▸ **Entries shown**:
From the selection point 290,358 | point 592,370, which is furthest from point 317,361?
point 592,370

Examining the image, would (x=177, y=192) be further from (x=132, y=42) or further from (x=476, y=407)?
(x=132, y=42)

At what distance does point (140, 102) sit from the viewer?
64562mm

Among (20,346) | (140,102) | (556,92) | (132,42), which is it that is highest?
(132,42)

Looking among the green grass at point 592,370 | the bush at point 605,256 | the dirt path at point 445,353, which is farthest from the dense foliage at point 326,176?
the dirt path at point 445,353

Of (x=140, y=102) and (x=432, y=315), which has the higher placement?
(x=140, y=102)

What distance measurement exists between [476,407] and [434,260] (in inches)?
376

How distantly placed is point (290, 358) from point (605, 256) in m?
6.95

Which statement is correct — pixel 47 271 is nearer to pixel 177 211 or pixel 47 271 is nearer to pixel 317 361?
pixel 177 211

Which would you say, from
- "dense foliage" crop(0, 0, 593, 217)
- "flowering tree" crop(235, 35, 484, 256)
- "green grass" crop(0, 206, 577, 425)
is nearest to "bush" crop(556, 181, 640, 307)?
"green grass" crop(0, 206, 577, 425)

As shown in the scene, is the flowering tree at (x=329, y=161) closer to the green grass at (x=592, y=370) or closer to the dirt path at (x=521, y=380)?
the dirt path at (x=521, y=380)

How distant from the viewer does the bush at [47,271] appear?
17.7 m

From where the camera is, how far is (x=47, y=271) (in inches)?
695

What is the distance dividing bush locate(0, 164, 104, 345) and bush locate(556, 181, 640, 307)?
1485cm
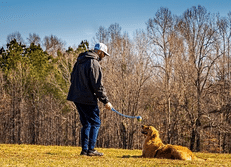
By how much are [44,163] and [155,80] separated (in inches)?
940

▸ **What to produce**: Output every line of the material above as a JSON list of strings, one string per line, leaving out blank lines and the pictures.

▸ **Correct response**:
[
  "From the selection point 290,358 | point 592,370, which is furthest from point 317,361?",
  "point 592,370",
  "Examining the image, would (x=177, y=192) be further from (x=132, y=42) or further from (x=476, y=407)?",
  "(x=132, y=42)",
  "At what distance does point (140, 102) sit from the viewer?",
  "64562mm",
  "Among (20,346) | (140,102) | (556,92) | (132,42), which is it that is highest?",
  "(132,42)",
  "Looking among the green grass at point 592,370 | the bush at point 605,256 | the dirt path at point 445,353, which is farthest from the dense foliage at point 326,176?",
  "the dirt path at point 445,353",
  "Of (x=140, y=102) and (x=432, y=315), which has the higher placement?",
  "(x=140, y=102)",
  "What distance measurement exists between [476,407] and [434,260] (in inches)?",
  "376",
  "How distantly placed is point (290, 358) from point (605, 256) in m?",
  "6.95",
  "Which statement is correct — pixel 47 271 is nearer to pixel 177 211 or pixel 47 271 is nearer to pixel 317 361?",
  "pixel 177 211",
  "Which would you say, from",
  "- \"dense foliage\" crop(0, 0, 593, 217)",
  "- \"flowering tree\" crop(235, 35, 484, 256)",
  "- \"green grass\" crop(0, 206, 577, 425)",
  "is nearest to \"bush\" crop(556, 181, 640, 307)?",
  "\"green grass\" crop(0, 206, 577, 425)",
  "As shown in the scene, is the flowering tree at (x=329, y=161) closer to the green grass at (x=592, y=370) or closer to the dirt path at (x=521, y=380)?",
  "the dirt path at (x=521, y=380)",
  "How distant from the viewer does the bush at [47,271] appear?",
  "17.7 m",
  "From where the camera is, how far is (x=47, y=271) (in inches)?",
  "695",
  "What is the distance dividing bush locate(0, 164, 104, 345) and bush locate(556, 181, 640, 307)?",
  "1485cm",
  "By how much are [44,163] and [155,80] separated (in inches)?",
  "940"
]